EXCERPT TO READ —

^^^^^^^^^^^^^^^^

= David H. Malan =

British psychotherapist

David Huntingford Malan (21 March 1922 – 14 October 2020) was a British psychoanalytic psychotherapy practitioner and researcher recognized for his contribution to the development of psychotherapy. He promoted scientific spirit of inquiry, openness, and simplicity within the field. He is also noted for his development of the Malan triangles, which became a rubric in which therapists can reflect upon what they are doing and where they are in relational space at any given moment.

== Early life ==
Malan was born in Ootacamund in the province of Tamil Nadu in India on 21 March 1922. His father was English, working in the Indian Civil Service as Paymaster General of Madras State, and his mother Isabel (née Allen)was American. When Malan was seven years old his father died from pneumonia and Malan and his mother came to England. They moved into a house in Hartley Wintney which served as Malan's home throughout his life. This early experience of grief was formative for his later work.

At preparatory boarding school Malan particularly enjoyed learning Latin and Greek, but as a scholar at Winchester he became interested in chemistry which he then studied, winning a scholarship to Balliol College, Oxford. He graduated in 1944 with a 1st class Honours degree in chemistry.

During the war Malan was seconded to the Special Operations Executive (S.O.E), initially to develop devices for Resistance fighters, and later incendiary bombs for use in the Far East.

He was unable to partake in active service due to a foot injury. After the war he studied medicine at The London Hospital qualifying in 1952 and then trained in psychiatry at the Maudsley Hospital. Malan began his training in psychoanalysis whilst at Medical School. His initial analysis was with Michael Balint and then with Winnicott.

^^^^^^^^^^^^^^^^

RECORDS —
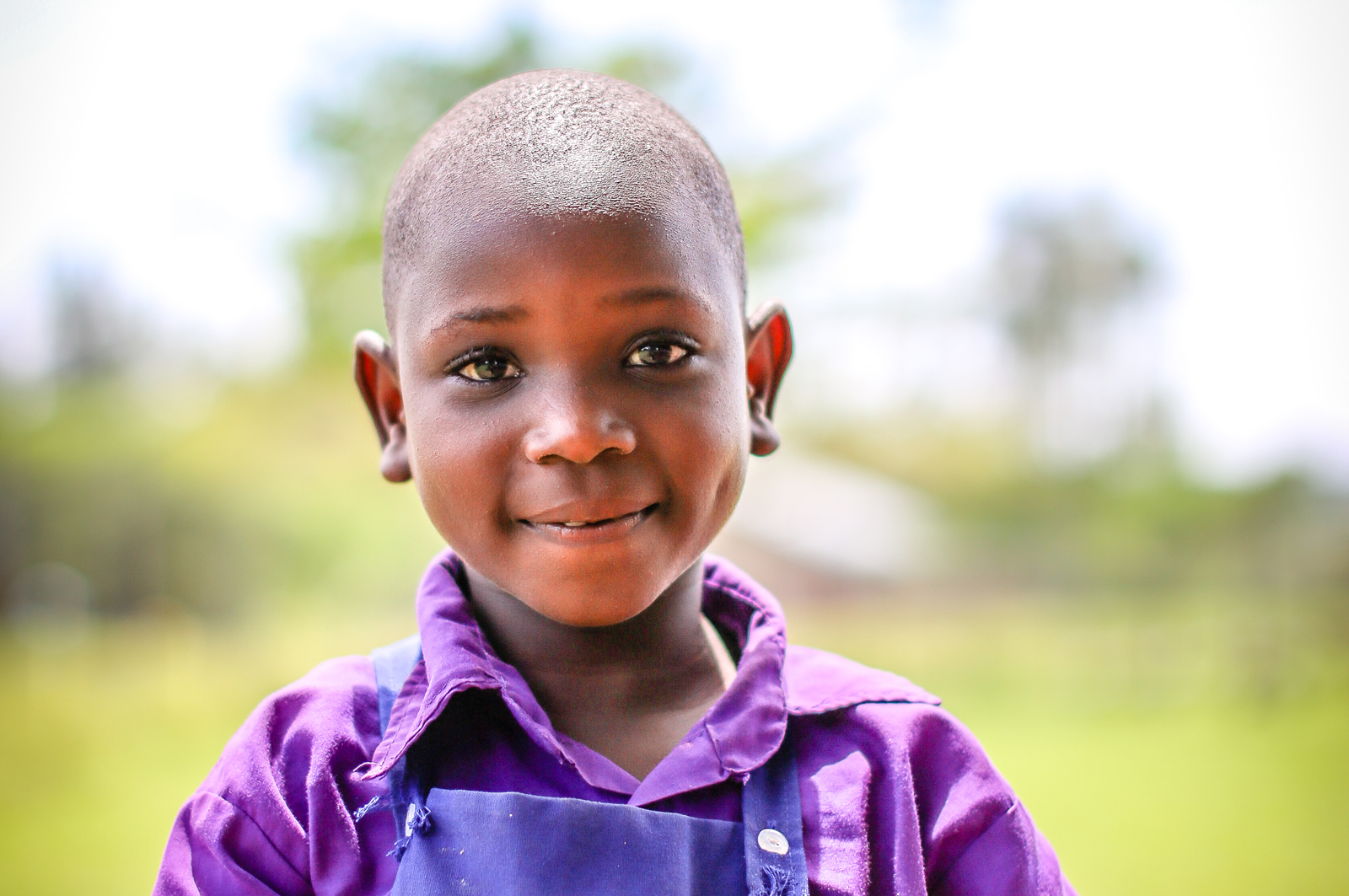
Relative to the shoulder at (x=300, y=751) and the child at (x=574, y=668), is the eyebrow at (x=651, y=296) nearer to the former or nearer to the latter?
the child at (x=574, y=668)

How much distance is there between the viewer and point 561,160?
73 centimetres

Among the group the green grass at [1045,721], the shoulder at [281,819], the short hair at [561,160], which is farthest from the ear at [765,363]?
the green grass at [1045,721]

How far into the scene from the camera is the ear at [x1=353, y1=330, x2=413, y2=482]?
2.76ft

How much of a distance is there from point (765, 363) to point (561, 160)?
27cm

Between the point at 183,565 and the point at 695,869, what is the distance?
298 cm

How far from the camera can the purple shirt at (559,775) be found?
2.30ft

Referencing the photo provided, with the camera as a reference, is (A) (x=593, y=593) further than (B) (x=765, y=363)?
No

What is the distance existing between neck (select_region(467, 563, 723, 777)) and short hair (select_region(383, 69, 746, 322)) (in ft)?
0.88

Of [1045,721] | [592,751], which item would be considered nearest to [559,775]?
[592,751]

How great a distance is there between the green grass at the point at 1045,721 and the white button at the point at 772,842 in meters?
2.19

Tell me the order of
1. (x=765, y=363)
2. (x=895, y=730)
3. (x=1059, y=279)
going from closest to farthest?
(x=895, y=730)
(x=765, y=363)
(x=1059, y=279)

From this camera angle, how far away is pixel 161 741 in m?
3.24

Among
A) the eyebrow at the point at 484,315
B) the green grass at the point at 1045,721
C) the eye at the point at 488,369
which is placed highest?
the eyebrow at the point at 484,315

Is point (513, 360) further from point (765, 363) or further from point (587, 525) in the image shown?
point (765, 363)
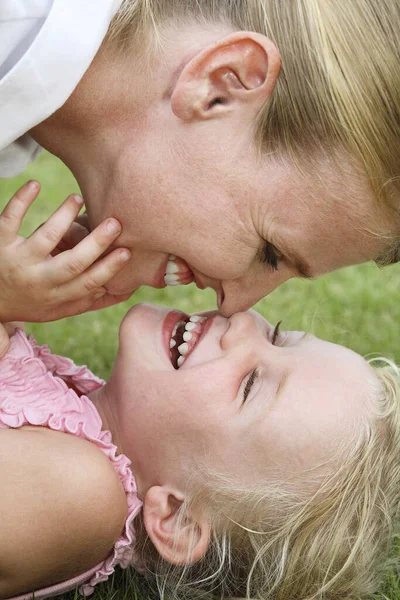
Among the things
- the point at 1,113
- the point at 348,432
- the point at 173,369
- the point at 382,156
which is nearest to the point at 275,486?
the point at 348,432

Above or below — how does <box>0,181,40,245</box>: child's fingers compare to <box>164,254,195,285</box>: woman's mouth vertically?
above

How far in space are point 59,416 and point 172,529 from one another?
49 cm

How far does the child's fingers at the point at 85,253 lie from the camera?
9.91 feet

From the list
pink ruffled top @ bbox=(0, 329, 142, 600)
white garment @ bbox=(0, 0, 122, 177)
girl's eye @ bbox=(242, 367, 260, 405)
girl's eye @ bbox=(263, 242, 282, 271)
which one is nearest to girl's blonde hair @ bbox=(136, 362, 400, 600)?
pink ruffled top @ bbox=(0, 329, 142, 600)

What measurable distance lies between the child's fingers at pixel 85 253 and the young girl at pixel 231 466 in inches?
13.2

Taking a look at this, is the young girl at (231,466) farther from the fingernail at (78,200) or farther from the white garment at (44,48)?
the white garment at (44,48)

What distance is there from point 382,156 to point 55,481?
4.27 ft

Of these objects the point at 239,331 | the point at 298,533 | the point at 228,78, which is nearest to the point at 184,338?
the point at 239,331

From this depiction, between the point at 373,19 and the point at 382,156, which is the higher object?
the point at 373,19

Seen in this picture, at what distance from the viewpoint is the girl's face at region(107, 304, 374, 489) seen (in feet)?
9.41

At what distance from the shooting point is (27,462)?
8.69 ft

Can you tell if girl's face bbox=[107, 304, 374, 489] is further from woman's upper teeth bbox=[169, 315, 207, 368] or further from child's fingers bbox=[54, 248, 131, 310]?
child's fingers bbox=[54, 248, 131, 310]

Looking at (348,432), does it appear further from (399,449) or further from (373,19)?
(373,19)

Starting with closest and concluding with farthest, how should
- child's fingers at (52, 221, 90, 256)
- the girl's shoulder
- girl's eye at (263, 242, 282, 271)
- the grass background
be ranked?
the girl's shoulder, girl's eye at (263, 242, 282, 271), child's fingers at (52, 221, 90, 256), the grass background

^^^^^^^^^^^^^^^^

EXERCISES TO COMPLETE —
**a.** Translate this sentence from the text on David H. Malan into Spanish: "He graduated in 1944 with a 1st class Honours degree in chemistry."
**b.** Carry the text on David H. Malan forward, picking up right after its last sentence.

ANSWERS TO THIS EXERCISE —
**a.** Se graduó en 1944 con una licenciatura con honores de primera clase en química.

**b.**
After a year at Courtaulds doing fundamental research, he knew he wanted to become a Psychotherapist.

== Career ==
After qualifying from the London Hospital in 1952, he worked as a casualty officer, then as a psychiatrist at the Maudsley before transferring to the Tavistock Clinic in 1956. From 1956 to 1982, he remained at the Tavistock Clinic as a consultant psychiatrist, psychotherapist and psychoanalyst.

In 1956, at the Tavistock Clinic, Balint asked him to join his Brief Psychotherapy research group investigating whether brief focal therapy was effective. Malan analysed the results which were highly encouraging. During his early years as a psychotherapist, he already advocated the accurate, reproducible clinical descriptions, as well as the prediction of desirable outcomes prior to the process of therapy or an "intention to treat", which are then followed by unbiased evaluation post-treatment. This approach was met with suspicion during the 1950s within the analytic community, including Malan's colleagues at the Tavistock Clinic.

In 1967 Malan developed the Brief Psychotherapy workshop which all trainees were required to attend for one year and treat a patient under his supervision. It attracted students internationally as well as nationally. The aim was to achieve effective therapeutic results in the shortest possible time and to research the factors that made this happen.

The therapy was actively interpretive, using the elements of the Two Triangles – the Triangle of Conflict and the Triangle of Person - as the basis for many of the interventions that the therapists made.

The outcome data exploded the Myth of Superficiality whereby critics claimed that Brief Psychotherapy could only be helpful with superficially ill patients, that the technique used should be superficial and that only superficial improvements can be achieved.

At this time Malan lectured nationally and internationally many times in the US, Canada, Norway, Switzerland, Italy and Greece, describing his active interpretive approach and his investigation of the factors that made Brief Psychotherapy most effective. He received the highest medical Merit award for this work.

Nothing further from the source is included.